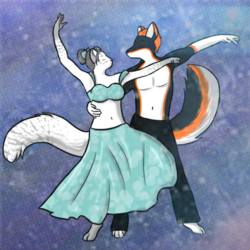 Dancing by Lailadie|by Lone_Wolf27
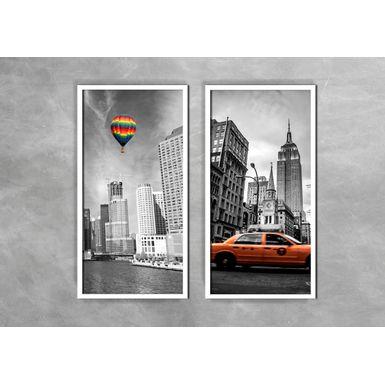 Quadro-Decorativo-Balao-e-Taxi-PB-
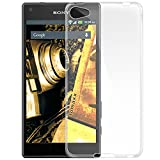 Sony Xperia Z5 Compact Ultra Slim Super dünn Schutzhülle TPU Silikon Crystal Case Tasche Durchsichtig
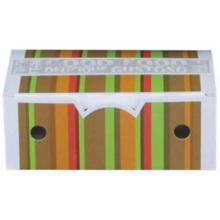 Snack Box XL 160x85x60mm -Good Food- Produktbild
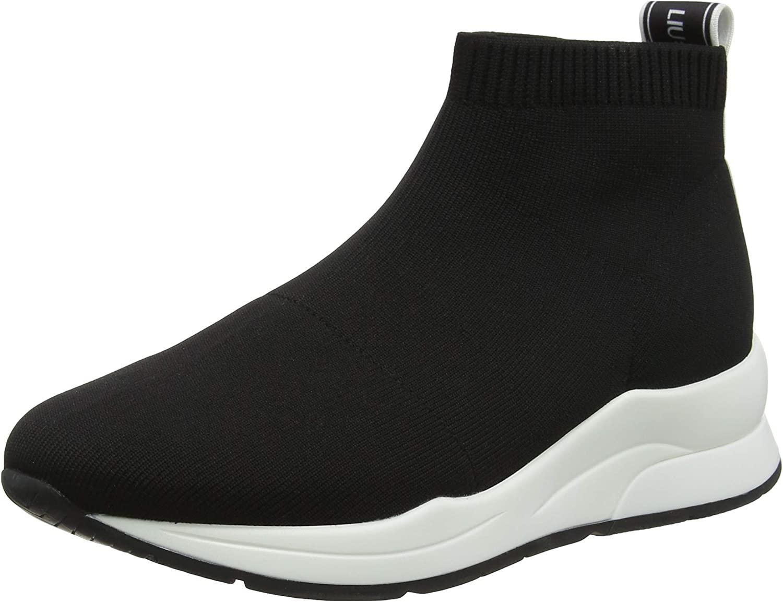 Liu Jo Damen Karlie 16 - Elastick Sock schwarz schwarz schwarz Turnschuhe  b9858f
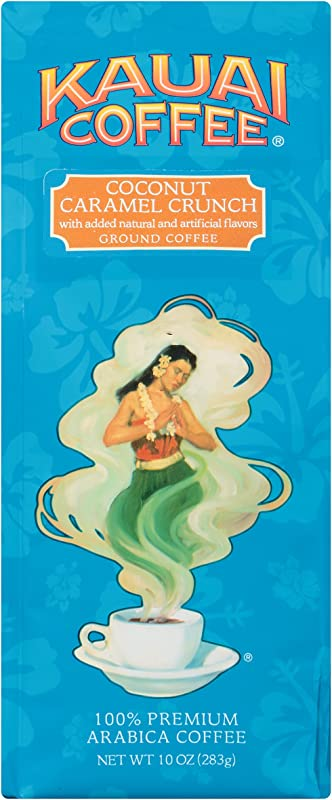 100 Kauai Ground Coffee Coconut Caramel Crunch 100 Premium Ground Arabica Coffee From Hawaii S Largest Coffee Grower Bold Rich Flavor With Tropical Notes And Sweet Caramel Overtones 10 Ounce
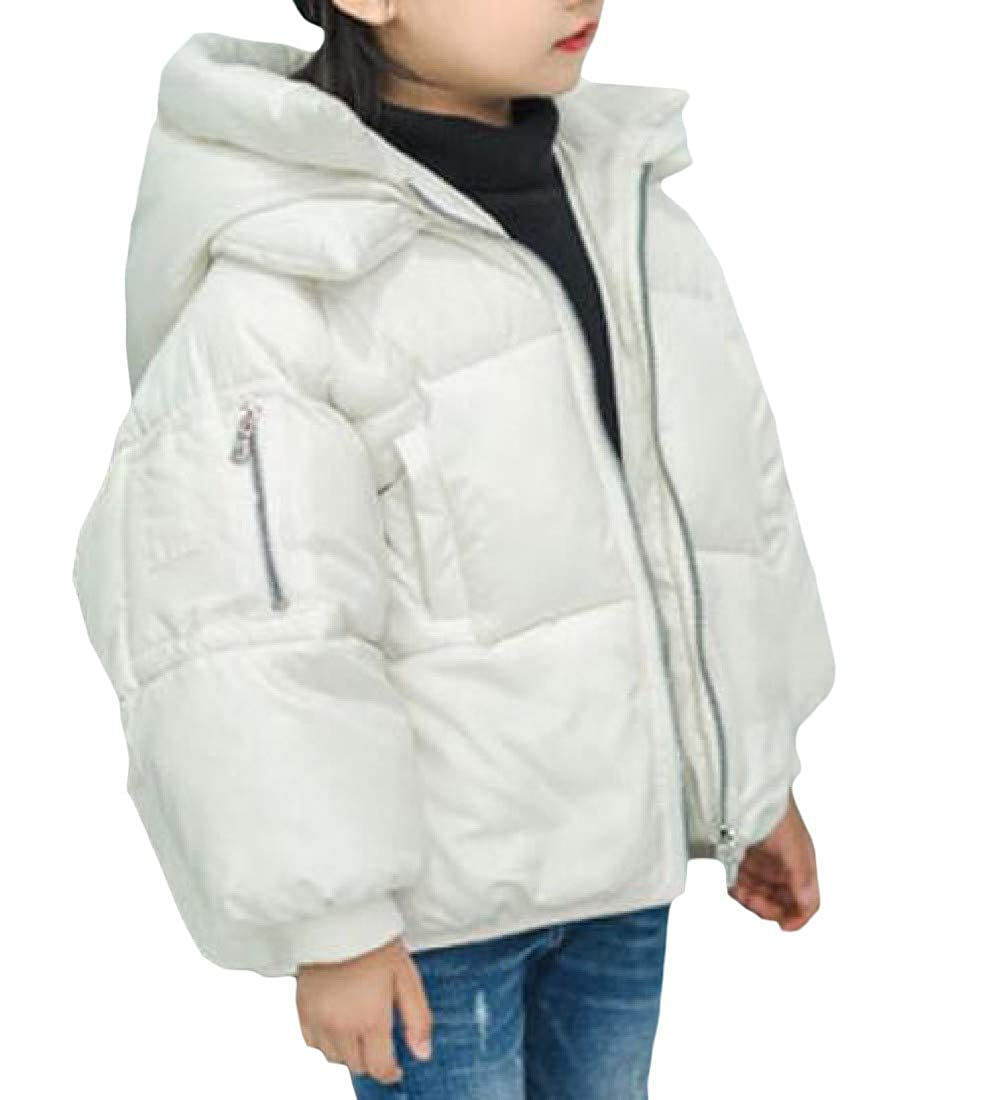 XiaoTianXinChildrenscostumes XTX Boy Or Girl Lovely Hooded Thick Cotton-Padded Puffer Parkas Jacket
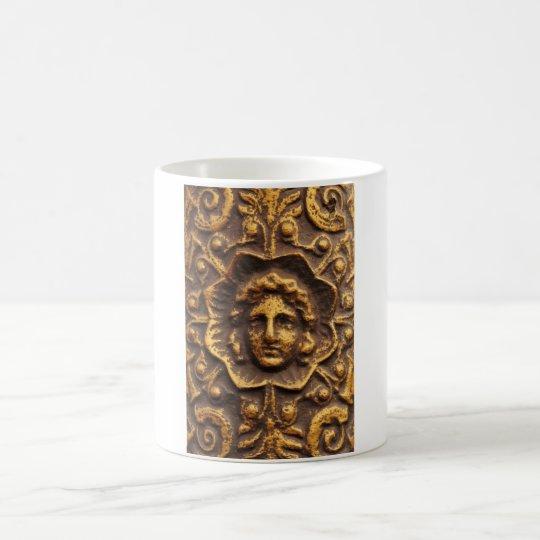 Antique design coffee mug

Exercise prompt |
An exact copy is needed. It runs from the line above containing "Sony Xperia Z5" down to the line containing "Liu Jo Damen", both included, with no pictures.

Solution for this task |
 Sony Xperia Z5 Compact Ultra Slim Super dünn Schutzhülle TPU Silikon Crystal Case Tasche Durchsichtig
 Snack Box XL 160x85x60mm -Good Food- Produktbild
 Liu Jo Damen Karlie 16 - Elastick Sock schwarz schwarz schwarz Turnschuhe  b9858f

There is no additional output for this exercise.